> **Task prompt**:
In the material below, reproduce word for word the lines that begin at the line containing "Which applies to" and end after the line containing "the point at 124,573 <", including both of those lines.

******************************

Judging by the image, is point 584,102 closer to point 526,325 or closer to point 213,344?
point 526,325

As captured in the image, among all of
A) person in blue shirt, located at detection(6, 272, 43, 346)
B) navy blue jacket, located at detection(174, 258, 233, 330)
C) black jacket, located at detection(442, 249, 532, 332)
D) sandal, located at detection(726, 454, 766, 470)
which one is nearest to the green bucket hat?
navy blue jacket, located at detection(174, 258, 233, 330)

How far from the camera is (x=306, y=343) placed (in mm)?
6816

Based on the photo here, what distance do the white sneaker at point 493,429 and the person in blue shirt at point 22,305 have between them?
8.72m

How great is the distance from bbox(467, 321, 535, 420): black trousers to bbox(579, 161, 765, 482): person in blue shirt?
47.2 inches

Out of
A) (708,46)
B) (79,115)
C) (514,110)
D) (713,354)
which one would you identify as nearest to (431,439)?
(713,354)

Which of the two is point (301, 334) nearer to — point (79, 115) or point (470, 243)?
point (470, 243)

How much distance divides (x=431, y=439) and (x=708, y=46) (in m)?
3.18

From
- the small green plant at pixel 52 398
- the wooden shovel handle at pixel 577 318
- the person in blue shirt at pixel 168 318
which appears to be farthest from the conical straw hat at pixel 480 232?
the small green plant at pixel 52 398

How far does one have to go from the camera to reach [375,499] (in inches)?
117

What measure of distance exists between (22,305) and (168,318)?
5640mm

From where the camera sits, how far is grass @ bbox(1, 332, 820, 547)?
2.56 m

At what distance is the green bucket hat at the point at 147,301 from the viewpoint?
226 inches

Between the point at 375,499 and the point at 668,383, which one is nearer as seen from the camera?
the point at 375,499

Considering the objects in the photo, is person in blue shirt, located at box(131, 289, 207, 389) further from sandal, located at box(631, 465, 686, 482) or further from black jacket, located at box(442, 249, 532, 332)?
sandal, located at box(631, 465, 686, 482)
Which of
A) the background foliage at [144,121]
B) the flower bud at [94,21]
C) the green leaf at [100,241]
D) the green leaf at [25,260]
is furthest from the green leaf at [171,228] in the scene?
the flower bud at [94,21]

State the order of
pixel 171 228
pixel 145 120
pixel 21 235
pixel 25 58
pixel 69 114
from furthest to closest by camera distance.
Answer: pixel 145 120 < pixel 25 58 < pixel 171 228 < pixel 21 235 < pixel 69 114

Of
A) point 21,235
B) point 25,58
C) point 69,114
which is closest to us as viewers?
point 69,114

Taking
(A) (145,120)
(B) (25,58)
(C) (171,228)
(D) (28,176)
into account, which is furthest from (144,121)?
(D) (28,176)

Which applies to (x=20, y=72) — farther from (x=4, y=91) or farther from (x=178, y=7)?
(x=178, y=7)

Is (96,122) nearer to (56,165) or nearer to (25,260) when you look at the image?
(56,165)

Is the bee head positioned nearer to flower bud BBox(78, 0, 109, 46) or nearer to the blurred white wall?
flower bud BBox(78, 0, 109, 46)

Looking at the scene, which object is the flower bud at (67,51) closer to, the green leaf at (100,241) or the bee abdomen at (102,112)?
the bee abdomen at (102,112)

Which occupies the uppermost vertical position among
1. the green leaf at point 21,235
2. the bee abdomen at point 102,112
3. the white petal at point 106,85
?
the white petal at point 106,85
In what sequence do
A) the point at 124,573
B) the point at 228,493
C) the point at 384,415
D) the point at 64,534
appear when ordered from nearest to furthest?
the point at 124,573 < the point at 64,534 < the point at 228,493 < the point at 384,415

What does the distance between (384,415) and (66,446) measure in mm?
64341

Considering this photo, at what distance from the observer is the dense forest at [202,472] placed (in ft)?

******************************

> **Answer to the task**:
Which applies to (x=20, y=72) — farther from (x=4, y=91) or farther from (x=178, y=7)?
(x=178, y=7)

Is (96,122) nearer to (56,165) or nearer to (25,260) when you look at the image?
(56,165)

Is the bee head positioned nearer to flower bud BBox(78, 0, 109, 46) or nearer to the blurred white wall?
flower bud BBox(78, 0, 109, 46)

Looking at the scene, which object is the flower bud at (67,51) closer to, the green leaf at (100,241) or the bee abdomen at (102,112)?
the bee abdomen at (102,112)

Which occupies the uppermost vertical position among
1. the green leaf at point 21,235
2. the bee abdomen at point 102,112
3. the white petal at point 106,85
?
the white petal at point 106,85
In what sequence do
A) the point at 124,573
B) the point at 228,493
C) the point at 384,415
D) the point at 64,534
appear when ordered from nearest to furthest?
the point at 124,573 < the point at 64,534 < the point at 228,493 < the point at 384,415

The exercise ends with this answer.